Our John the Lord Chamberlain mysteries owe a lot to the classic mysteries of the early part of the twentieth century, exemplified by authors like Agatha Christie and John Dickson Carr. We are less interested in action and suspense than in the intellectual side of things -- the investigation, piecing the clues together. I suppose that makes them old fashioned but we prefer to write what we like best.

Over at Jenny Milchman's blog, Suspense Your Disbelief, Mary has a piece about our use of magic in the series and a real historical villain, who purportedly employed magic, whom we used for fictional purposes. This bloodthirsty fellow was a notorious Prefect of Constantinople nicknamed "the Gourd." Actually, if I recall correctly, the translators rendered his nickname as "the Pumpkin" which didn't seem quite right to us since there weren't any pumpkins in that part of the world during that era.

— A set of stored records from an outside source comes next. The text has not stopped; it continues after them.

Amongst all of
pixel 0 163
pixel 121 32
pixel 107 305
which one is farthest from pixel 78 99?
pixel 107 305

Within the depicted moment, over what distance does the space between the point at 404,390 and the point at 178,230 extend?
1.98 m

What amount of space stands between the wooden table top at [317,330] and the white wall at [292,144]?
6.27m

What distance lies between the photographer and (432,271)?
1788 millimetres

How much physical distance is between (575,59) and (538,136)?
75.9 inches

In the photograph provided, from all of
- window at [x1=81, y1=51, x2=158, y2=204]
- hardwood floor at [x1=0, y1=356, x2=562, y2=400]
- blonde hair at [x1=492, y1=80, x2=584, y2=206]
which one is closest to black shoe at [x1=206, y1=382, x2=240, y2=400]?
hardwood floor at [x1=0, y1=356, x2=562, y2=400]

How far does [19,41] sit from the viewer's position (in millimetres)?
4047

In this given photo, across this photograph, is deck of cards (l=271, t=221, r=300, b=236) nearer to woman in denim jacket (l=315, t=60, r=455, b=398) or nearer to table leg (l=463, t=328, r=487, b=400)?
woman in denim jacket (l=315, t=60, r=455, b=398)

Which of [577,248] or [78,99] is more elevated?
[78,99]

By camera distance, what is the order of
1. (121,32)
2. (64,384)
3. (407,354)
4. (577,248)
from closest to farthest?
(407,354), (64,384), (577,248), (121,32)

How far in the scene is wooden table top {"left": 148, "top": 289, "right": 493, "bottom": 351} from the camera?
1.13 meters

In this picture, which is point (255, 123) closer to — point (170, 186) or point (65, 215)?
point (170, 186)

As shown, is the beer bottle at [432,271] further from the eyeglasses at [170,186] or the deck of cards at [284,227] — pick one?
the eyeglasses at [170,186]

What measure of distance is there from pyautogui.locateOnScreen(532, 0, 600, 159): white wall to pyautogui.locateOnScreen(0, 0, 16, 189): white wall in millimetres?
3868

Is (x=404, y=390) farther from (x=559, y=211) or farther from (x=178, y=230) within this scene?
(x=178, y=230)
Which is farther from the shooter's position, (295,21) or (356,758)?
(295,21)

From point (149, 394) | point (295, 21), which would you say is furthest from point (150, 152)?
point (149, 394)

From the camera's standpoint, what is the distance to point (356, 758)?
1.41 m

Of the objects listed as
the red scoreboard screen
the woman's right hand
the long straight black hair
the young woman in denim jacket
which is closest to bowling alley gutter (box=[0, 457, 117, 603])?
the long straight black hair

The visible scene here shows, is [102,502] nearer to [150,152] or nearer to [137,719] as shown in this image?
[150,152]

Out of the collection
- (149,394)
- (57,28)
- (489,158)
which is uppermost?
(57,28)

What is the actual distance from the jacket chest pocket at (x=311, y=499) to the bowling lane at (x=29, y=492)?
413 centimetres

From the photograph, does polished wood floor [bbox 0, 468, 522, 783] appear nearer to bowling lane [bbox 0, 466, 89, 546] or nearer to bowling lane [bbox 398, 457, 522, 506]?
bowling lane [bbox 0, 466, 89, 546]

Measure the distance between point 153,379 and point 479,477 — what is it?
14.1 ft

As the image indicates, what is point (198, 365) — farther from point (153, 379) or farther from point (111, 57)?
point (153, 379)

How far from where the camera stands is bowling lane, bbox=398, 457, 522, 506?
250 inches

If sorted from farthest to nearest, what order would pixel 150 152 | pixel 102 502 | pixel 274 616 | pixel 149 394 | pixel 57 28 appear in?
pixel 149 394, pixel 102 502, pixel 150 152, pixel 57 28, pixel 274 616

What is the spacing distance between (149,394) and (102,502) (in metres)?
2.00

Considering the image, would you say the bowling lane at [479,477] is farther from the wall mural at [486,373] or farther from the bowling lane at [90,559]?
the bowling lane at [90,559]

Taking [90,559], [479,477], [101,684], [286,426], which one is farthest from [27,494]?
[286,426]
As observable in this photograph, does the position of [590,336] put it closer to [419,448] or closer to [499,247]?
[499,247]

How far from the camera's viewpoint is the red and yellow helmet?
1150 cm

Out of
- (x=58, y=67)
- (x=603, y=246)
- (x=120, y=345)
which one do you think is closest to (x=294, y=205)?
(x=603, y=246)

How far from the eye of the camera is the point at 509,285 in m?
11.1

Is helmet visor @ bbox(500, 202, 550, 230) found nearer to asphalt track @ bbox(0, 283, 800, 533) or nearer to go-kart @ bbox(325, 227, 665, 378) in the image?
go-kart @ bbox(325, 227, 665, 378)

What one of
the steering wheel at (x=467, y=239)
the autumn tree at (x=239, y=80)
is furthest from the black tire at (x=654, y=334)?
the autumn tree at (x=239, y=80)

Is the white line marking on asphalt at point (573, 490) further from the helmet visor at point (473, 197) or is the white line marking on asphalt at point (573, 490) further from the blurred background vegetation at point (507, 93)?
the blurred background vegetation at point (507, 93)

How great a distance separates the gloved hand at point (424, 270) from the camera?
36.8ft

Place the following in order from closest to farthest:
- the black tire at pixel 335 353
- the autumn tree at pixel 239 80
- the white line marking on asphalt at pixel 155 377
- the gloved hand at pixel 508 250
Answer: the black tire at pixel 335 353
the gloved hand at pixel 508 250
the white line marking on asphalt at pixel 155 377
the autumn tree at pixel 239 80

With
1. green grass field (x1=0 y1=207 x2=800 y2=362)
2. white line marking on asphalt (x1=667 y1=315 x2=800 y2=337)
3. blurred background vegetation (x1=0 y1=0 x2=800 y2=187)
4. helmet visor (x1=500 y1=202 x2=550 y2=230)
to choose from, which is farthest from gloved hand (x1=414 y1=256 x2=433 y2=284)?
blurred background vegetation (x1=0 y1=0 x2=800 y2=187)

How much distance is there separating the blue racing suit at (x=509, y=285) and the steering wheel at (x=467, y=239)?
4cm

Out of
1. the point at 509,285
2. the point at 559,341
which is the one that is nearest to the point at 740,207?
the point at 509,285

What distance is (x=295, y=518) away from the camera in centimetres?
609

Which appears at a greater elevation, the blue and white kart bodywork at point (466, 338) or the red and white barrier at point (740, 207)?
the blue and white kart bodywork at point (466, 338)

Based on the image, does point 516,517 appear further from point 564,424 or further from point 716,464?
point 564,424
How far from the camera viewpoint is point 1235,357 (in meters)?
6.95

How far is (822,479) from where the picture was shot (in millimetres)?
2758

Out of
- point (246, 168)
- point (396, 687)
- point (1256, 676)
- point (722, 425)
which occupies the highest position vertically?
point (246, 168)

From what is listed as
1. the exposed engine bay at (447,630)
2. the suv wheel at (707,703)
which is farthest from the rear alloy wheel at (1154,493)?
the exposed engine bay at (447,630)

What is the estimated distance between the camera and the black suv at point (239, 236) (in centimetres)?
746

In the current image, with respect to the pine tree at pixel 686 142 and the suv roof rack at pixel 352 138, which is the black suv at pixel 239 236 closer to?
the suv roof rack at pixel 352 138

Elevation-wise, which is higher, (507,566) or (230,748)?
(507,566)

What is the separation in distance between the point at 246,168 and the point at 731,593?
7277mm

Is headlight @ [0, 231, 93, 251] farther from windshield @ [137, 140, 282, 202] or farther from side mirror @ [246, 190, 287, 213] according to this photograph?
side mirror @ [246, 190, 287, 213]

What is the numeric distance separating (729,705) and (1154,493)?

It goes without saying that we both love history and so we choose to write historicals. Sadly, many people today find history boring. Yes, hard to believe -- from my point of view -- but true. Also, we are both attracted to hints of the supernatural so most of our stuff contains, not outright fantasy, but a bit of what Mary likes to call "woo woo."

I'm not sure any of these tendencies are wise from a commercial point of view but to me, even more important than "write what you know" is write what you like.